Extended Data Fig. 9. Sex based analyses of microglia sub-populations and plaque-associated ApoE.

a-c, Sex stratified quantification of cortical MHCII+ percent area (a) MHCII+ and IBA1+ percent area (b) or MHCII + , IBA1 + , and amylo-glo+ percent area (c) (n_APOE4s2-6mo = 8, n_APOE4s2-8mo. = 8 females; 8 males, n_{APOE4s2A-8mo.} = 8 females; 8 males; *p < 0.05, **p < 0.01, ***p < 0.001. 2way ANOVA with multiple comparisons). d-f, Sex stratified quantification of hippocampal MHCII+ percent area (d) MHCII+ and IBA1+ percent area (e) or MHCII + , IBA1 + , and amylo-glo+ percent area (f) (n_APOE4s2-6mo = 8, n_APOE4s2-8mo. = 8 females; 8 males, n_{APOE4s2A-8mo.} = 8 females; 8 males; *p < 0.05, **p < 0.01, ***p < 0.001, 2way ANOVA with multiple comparisons). g-h, Sex stratified analysis of homeostatic (g) and DAM (h) gene expression showed no sex differences between groups. i, Representative images of ApoE (green), amylo-glo (blue), and IBA1 (orange) staining.
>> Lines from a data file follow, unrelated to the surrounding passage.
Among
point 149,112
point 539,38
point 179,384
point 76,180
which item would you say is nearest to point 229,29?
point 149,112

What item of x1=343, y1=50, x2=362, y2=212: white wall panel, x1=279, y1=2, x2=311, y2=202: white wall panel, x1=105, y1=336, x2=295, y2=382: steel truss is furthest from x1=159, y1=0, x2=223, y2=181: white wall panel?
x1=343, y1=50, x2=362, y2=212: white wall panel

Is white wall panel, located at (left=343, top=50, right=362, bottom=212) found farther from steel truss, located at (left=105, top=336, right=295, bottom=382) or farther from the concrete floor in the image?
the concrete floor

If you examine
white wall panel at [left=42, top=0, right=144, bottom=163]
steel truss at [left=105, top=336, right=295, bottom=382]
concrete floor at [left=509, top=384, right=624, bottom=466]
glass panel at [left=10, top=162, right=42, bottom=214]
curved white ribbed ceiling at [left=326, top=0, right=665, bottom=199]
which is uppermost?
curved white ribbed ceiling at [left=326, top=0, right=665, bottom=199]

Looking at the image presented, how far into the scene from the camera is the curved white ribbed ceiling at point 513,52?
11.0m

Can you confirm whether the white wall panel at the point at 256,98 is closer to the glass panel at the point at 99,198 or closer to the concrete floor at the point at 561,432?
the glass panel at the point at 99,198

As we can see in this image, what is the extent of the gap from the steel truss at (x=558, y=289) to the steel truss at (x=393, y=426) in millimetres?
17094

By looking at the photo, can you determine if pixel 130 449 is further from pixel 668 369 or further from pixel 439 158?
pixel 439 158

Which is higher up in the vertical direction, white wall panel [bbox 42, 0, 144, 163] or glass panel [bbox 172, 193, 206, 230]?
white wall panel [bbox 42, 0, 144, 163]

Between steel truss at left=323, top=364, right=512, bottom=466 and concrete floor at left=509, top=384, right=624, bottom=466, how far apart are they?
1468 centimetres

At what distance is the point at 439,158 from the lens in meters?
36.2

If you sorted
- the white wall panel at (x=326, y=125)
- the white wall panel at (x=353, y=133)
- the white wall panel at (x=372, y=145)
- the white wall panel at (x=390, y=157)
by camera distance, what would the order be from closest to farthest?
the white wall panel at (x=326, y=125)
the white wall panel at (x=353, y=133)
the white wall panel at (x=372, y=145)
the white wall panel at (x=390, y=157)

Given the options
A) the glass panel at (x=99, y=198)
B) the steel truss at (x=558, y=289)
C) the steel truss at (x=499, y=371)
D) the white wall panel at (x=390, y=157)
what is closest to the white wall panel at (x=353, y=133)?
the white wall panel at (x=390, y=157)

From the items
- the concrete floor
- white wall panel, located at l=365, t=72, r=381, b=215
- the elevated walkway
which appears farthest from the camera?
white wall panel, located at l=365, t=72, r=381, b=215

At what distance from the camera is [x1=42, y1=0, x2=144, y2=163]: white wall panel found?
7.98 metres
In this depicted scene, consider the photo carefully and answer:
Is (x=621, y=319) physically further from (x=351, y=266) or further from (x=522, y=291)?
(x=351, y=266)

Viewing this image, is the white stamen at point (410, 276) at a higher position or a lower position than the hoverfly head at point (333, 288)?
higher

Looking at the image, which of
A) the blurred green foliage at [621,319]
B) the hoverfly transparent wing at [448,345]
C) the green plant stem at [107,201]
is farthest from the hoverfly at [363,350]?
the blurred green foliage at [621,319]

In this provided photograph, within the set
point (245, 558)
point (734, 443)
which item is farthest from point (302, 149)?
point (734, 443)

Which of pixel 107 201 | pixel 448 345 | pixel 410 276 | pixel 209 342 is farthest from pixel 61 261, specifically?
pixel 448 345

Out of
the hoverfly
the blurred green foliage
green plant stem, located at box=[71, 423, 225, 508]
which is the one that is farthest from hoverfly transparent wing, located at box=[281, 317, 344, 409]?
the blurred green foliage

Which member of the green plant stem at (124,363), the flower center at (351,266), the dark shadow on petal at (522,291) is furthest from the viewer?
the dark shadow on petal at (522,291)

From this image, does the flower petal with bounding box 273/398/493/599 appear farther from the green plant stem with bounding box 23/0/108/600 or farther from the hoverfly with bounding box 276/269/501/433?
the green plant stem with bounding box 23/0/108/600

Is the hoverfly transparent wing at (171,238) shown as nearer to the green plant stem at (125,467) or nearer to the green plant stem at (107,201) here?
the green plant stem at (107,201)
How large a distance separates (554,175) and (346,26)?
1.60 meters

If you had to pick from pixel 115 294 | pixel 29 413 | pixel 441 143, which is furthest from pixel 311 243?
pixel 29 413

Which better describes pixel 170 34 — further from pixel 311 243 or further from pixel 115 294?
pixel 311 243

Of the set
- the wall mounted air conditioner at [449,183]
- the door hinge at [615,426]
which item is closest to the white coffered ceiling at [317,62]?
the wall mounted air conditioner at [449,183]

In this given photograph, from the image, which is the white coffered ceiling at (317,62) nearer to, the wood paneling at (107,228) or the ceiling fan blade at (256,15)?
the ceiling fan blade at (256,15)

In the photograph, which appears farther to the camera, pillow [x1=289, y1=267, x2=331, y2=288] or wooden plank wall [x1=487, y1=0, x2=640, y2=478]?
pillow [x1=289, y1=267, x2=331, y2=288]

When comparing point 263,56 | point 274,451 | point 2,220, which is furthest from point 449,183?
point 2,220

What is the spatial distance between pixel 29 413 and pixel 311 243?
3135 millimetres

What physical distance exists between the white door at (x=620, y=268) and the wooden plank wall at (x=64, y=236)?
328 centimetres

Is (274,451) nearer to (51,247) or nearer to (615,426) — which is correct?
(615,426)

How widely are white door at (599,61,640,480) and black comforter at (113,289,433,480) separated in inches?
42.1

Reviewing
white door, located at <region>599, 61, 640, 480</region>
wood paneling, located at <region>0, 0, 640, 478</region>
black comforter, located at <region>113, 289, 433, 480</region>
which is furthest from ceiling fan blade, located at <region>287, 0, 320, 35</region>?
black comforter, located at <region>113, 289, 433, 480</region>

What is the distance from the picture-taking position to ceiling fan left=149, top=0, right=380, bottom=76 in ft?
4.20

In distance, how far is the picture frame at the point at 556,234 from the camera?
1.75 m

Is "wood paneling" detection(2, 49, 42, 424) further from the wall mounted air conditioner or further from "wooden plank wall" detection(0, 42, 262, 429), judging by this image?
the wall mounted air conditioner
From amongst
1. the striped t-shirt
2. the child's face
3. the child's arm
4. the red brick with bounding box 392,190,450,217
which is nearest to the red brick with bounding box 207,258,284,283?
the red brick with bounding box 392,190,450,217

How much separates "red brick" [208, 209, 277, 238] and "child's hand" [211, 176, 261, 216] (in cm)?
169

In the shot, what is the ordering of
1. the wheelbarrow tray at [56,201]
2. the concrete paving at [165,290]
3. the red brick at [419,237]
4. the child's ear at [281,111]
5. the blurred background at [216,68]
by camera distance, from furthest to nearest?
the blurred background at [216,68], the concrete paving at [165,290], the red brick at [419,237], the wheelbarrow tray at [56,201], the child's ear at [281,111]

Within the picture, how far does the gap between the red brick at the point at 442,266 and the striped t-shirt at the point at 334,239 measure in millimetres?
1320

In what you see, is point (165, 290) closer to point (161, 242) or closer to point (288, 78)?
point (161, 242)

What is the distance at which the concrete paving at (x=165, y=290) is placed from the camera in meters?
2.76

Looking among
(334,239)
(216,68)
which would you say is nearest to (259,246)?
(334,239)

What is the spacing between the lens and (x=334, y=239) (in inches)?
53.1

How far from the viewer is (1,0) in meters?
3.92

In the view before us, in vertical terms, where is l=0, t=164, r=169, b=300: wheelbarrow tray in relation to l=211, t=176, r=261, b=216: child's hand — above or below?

Scale is 100um. j-k, Quantification of percent area of total ApoE in the cortex (j) or cortical plaque-associated ApoE (k) with significant reduction in total cortical ApoE, as well as plaque-associated ApoE, appearing to be driven by 4s2^A/FAD females (n_APOE4s2-6mo = 8, n_APOE4s2-8mo. = 8 females; 8 males, n_{APOE4s2A-8mo.} = 8 females; 8 males; *p < 0.05. 2way ANOVA with multiple comparisons. l-m, Quantification of percent area of total ApoE in the hippocampus (l) or plaque-associated ApoE (m) (n_APOE4s2-6mo = 8, n_APOE4s2-8mo. = 8 females; 8 males, n_{APOE4s2A-8mo.} = 8 females; 8 males; 2way ANOVA with multiple comparisons). n-o, ELISA quantification of total brain soluble ApoE (n) and insoluble ApoE (o) by sex 4s2/FAD females had higher insoluble ApoE than males. (n_APOE4s2-6mo = 8, n_APOE4s2-8mo. = 8 females; 8 males, n_{APOE4s2A-8mo.} = 8 females; 8 males; *p < 0.05, **p < 0.01. 2way ANOVA with multiple comparisons. a-o, Detailed statistical information in supplementary table 3. Data represent mean ± s.e.m. of biological replicates. Individual data points plotted. Sex is denoted by symbol shape: females (circle), males (triangle). Box plots show center line, median; box limits, upper and lower quartiles; whiskers, minimum and maximum.